Однажды зеленый кенарь, не знаю как и зачем, покинул клетку. Он был стар и я не пускал его на волю, боясь, что пичуга умрет от голода или холода, либо ее съедят коты. Все утро кенарь провел на сосне и кустах сирени. Дети тоже все утро провели на балконе, и, не сводя глаз, следили за краткими передвижениями желтой птахи. Платеро слонялся по саду, гоняясь за бабочкой.

К вечеру кенарь утвердился на высокой крыше и замер, подрагивая в теплом мареве остывающего солнца. И вдруг, неведомо как и почему, оказался в своей клетке, снова повеселевшей.

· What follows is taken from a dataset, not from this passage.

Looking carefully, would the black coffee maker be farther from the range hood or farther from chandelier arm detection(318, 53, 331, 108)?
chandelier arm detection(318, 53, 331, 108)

Сад ликовал! Дети скакали, раскрасневшись, били в ладоши и смеялись. Диана, обезумев, гонялась за ними и облизывала свой собственный смешливый бубенчик. Платеро, захваченный серебряным водоворотом, выделывал курбеты, как козленок, кружился на задних ногах в собачьем вальсе и, встав на передние, пинал ясный и ласковый воздух.


ЛЕТО


Платеро кровоточит, искусанный слепнями, сочась густой лиловой кровью. Пилит сосну, вечно далекую, цикада… Из необъятного мгновения сна я возвращаюсь к песчаной окрестности, внезапно белой, призрачной, холодной в мертвенности зноя, как ископаемый ландшафт.

Низкий горный кустарник весь заметён огромными воздушными цветами, мглистыми газовыми розами с четырьмя алыми брызгами на каждой, а за ним удушливое марево уже припудрило плоские сосны. Невиданная птица, желтая в черный горошек, беззвучно каменеет на ветке.